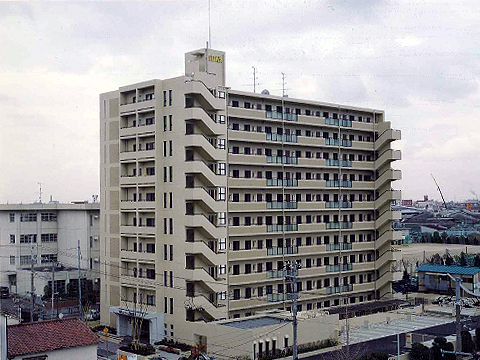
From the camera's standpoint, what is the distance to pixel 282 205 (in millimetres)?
35625

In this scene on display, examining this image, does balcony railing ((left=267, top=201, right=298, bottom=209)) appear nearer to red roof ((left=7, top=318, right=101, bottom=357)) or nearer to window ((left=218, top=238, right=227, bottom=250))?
window ((left=218, top=238, right=227, bottom=250))

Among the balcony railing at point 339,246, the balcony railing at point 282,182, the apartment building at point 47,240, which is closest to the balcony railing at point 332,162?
the balcony railing at point 282,182

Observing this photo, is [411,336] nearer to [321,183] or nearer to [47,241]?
[321,183]

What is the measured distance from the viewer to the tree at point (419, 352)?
24.9m

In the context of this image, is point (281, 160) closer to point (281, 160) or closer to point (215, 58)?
point (281, 160)

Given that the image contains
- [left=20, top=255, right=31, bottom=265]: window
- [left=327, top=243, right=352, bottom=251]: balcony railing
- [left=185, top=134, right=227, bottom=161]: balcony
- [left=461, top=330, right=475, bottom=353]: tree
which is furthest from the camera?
[left=20, top=255, right=31, bottom=265]: window

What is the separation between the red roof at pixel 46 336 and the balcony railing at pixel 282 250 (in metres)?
15.0

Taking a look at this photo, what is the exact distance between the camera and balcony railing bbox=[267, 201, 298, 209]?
3509 centimetres

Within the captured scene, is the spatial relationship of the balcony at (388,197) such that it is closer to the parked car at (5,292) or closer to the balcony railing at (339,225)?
the balcony railing at (339,225)

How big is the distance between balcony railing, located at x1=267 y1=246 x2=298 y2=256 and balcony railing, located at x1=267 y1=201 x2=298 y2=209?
2439 millimetres

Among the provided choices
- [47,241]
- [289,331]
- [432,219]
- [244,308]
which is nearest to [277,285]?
[244,308]

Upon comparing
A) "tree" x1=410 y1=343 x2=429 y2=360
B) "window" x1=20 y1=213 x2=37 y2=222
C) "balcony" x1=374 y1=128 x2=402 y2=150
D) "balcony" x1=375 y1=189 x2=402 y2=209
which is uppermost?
"balcony" x1=374 y1=128 x2=402 y2=150

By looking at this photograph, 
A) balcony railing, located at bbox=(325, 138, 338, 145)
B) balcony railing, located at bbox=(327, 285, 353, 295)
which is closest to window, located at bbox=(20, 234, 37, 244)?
balcony railing, located at bbox=(327, 285, 353, 295)

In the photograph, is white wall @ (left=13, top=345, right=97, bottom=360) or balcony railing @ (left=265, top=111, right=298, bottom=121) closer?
white wall @ (left=13, top=345, right=97, bottom=360)
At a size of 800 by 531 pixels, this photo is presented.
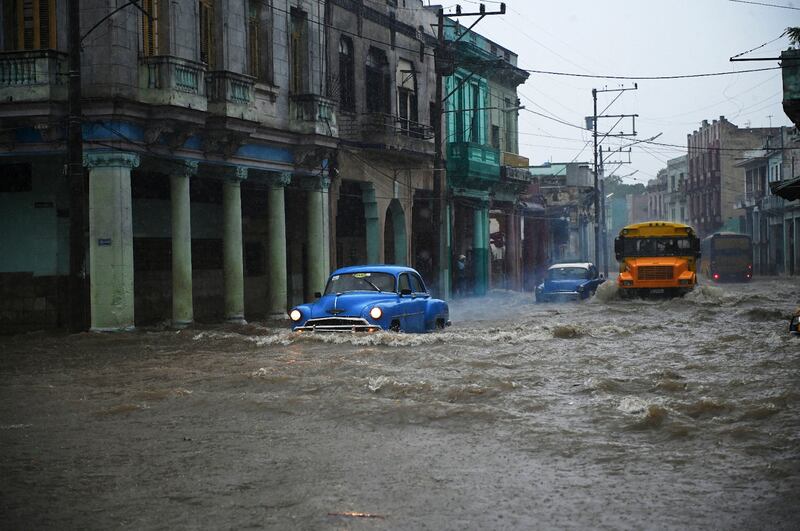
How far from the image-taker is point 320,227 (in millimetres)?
30219

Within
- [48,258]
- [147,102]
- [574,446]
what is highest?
[147,102]

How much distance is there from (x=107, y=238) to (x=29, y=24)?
501 centimetres

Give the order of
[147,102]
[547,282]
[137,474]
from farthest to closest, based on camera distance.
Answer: [547,282] < [147,102] < [137,474]

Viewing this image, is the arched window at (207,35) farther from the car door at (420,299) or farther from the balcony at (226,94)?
the car door at (420,299)

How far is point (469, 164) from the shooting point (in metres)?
40.8

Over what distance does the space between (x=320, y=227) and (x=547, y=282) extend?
10.7 metres

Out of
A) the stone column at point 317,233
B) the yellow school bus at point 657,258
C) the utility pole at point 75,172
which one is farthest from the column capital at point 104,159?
the yellow school bus at point 657,258

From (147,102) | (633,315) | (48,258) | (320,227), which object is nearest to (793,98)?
(633,315)

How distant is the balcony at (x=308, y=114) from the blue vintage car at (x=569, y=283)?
38.6 feet

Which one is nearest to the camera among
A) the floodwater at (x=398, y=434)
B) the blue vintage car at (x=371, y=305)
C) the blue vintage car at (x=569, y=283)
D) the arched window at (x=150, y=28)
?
the floodwater at (x=398, y=434)

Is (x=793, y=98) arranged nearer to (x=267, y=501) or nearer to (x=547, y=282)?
(x=547, y=282)

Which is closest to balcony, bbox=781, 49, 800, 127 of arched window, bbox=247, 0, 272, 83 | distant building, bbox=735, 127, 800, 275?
arched window, bbox=247, 0, 272, 83

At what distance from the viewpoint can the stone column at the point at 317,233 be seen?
98.5 feet

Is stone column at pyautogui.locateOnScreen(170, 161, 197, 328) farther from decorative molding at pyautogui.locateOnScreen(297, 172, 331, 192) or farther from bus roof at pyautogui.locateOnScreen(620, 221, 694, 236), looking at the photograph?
bus roof at pyautogui.locateOnScreen(620, 221, 694, 236)
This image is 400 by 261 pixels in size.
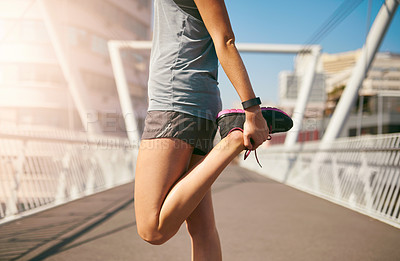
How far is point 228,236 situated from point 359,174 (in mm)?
3725

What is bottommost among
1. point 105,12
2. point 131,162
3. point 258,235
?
point 131,162

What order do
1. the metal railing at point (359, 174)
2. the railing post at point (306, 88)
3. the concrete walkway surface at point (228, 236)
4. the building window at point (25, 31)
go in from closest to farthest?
the concrete walkway surface at point (228, 236) < the metal railing at point (359, 174) < the railing post at point (306, 88) < the building window at point (25, 31)

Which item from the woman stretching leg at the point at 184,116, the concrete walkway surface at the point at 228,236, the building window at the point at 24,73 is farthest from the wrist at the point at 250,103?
the building window at the point at 24,73

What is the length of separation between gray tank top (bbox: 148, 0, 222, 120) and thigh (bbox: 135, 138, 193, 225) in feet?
0.52

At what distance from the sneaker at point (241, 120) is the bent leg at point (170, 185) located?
45 millimetres

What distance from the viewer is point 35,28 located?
95.7ft

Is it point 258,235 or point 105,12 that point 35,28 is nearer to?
point 105,12

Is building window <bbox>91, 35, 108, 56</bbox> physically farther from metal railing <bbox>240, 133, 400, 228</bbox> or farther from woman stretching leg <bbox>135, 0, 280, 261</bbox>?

⁂

◆ Task details: Transcribe all the lines above exactly, apart from the pictures.

◆ Response to this task:
From the camera's standpoint, what is the distance to pixel 282 205 (in millimetres)?
35625

In this scene on display, examining this image, does balcony railing ((left=267, top=201, right=298, bottom=209)) appear nearer to red roof ((left=7, top=318, right=101, bottom=357)) or nearer to window ((left=218, top=238, right=227, bottom=250))?
window ((left=218, top=238, right=227, bottom=250))

Among the balcony railing at point 339,246, the balcony railing at point 282,182, the apartment building at point 47,240, which is closest to the balcony railing at point 332,162?
the balcony railing at point 282,182

Observing this photo, is [411,336] nearer to [321,183] or nearer to [47,241]?
[321,183]

What is the measured distance from the viewer to the tree at point (419, 352)?
24.9m

In the context of this image, is point (281, 160) closer to point (281, 160) or closer to point (215, 58)?
point (281, 160)

Given that the image contains
- [left=20, top=255, right=31, bottom=265]: window
- [left=327, top=243, right=352, bottom=251]: balcony railing
- [left=185, top=134, right=227, bottom=161]: balcony
- [left=461, top=330, right=475, bottom=353]: tree
which is furthest from the camera?
[left=20, top=255, right=31, bottom=265]: window

What is the separation between the red roof at pixel 46 336 and the balcony railing at pixel 282 250 (in metres)?
15.0

Taking a look at this photo, what is the exact distance between the camera and balcony railing bbox=[267, 201, 298, 209]?
3509 centimetres

Within the captured scene, is the spatial relationship of the balcony at (388,197) such that it is closer to the parked car at (5,292) or closer to the balcony railing at (339,225)?
the balcony railing at (339,225)

How big is the distance between balcony railing, located at x1=267 y1=246 x2=298 y2=256 and balcony railing, located at x1=267 y1=201 x2=298 y2=209?
2439 millimetres

Among the provided choices
- [47,241]
- [289,331]
- [432,219]
- [244,308]
which is nearest to [277,285]?
[244,308]

Upon comparing
A) "tree" x1=410 y1=343 x2=429 y2=360
B) "window" x1=20 y1=213 x2=37 y2=222
C) "balcony" x1=374 y1=128 x2=402 y2=150
D) "balcony" x1=375 y1=189 x2=402 y2=209
which is uppermost?
"balcony" x1=374 y1=128 x2=402 y2=150

By looking at this photograph, 
A) balcony railing, located at bbox=(325, 138, 338, 145)
B) balcony railing, located at bbox=(327, 285, 353, 295)
which is closest to window, located at bbox=(20, 234, 37, 244)?
balcony railing, located at bbox=(327, 285, 353, 295)

In the photograph, is white wall @ (left=13, top=345, right=97, bottom=360) or balcony railing @ (left=265, top=111, right=298, bottom=121) closer?
white wall @ (left=13, top=345, right=97, bottom=360)
At a size of 800 by 531 pixels, this photo is presented.
How far from the image-taker is point 320,227 (in millimetres)?
30219

Within
- [48,258]
- [147,102]
- [574,446]
what is highest?
[147,102]

How much distance is there from (x=107, y=238) to (x=29, y=24)?
501 centimetres

Give the order of
[147,102]
[547,282]
[137,474]
from farthest to closest, based on camera distance.
Answer: [547,282] < [147,102] < [137,474]

Viewing this image, is the arched window at (207,35) farther from the car door at (420,299) or farther from the balcony at (226,94)?
the car door at (420,299)

How far is point (469, 164) from the shooting point (in metres)?
40.8

Over what distance does the space between (x=320, y=227) and (x=547, y=282) extend?
10.7 metres

Out of
A) the stone column at point 317,233
B) the yellow school bus at point 657,258
C) the utility pole at point 75,172
which one is farthest from the column capital at point 104,159?
the yellow school bus at point 657,258

From (147,102) | (633,315) | (48,258) | (320,227), which object is nearest to (793,98)?
(633,315)

How distant is the balcony at (x=308, y=114) from the blue vintage car at (x=569, y=283)?
38.6 feet

Which one is nearest to the camera among
A) the floodwater at (x=398, y=434)
B) the blue vintage car at (x=371, y=305)
C) the blue vintage car at (x=569, y=283)
D) the arched window at (x=150, y=28)
?
the floodwater at (x=398, y=434)

Is (x=793, y=98) arranged nearer to (x=267, y=501) or nearer to (x=547, y=282)?
(x=547, y=282)

Which is closest to balcony, bbox=781, 49, 800, 127 of arched window, bbox=247, 0, 272, 83 | distant building, bbox=735, 127, 800, 275?
arched window, bbox=247, 0, 272, 83

At what distance from the viewpoint can the stone column at the point at 317,233 be seen?
98.5 feet

Is stone column at pyautogui.locateOnScreen(170, 161, 197, 328) farther from decorative molding at pyautogui.locateOnScreen(297, 172, 331, 192) or farther from bus roof at pyautogui.locateOnScreen(620, 221, 694, 236), looking at the photograph?
bus roof at pyautogui.locateOnScreen(620, 221, 694, 236)
This image is 400 by 261 pixels in size.
How far is point 228,236 situated from point 359,174 (in mm)?
3725

What is bottommost among
1. point 105,12
2. point 131,162
3. point 258,235
?
point 131,162

What order do
1. the metal railing at point (359, 174)
2. the railing post at point (306, 88)
3. the concrete walkway surface at point (228, 236)
4. the building window at point (25, 31)
go in from closest to farthest?
the concrete walkway surface at point (228, 236) < the metal railing at point (359, 174) < the railing post at point (306, 88) < the building window at point (25, 31)

Which item from the woman stretching leg at the point at 184,116, the concrete walkway surface at the point at 228,236, the building window at the point at 24,73 is farthest from the wrist at the point at 250,103?
the building window at the point at 24,73

What is the length of separation between gray tank top (bbox: 148, 0, 222, 120) and thigh (bbox: 135, 138, 193, 225) in feet?
0.52

At what distance from the sneaker at point (241, 120) is the bent leg at point (170, 185) located?
45 millimetres

What distance from the viewer is point 35,28 located?
95.7ft

Is it point 258,235 or point 105,12 that point 35,28 is nearer to?
point 105,12

Is building window <bbox>91, 35, 108, 56</bbox> physically farther from metal railing <bbox>240, 133, 400, 228</bbox> or farther from woman stretching leg <bbox>135, 0, 280, 261</bbox>?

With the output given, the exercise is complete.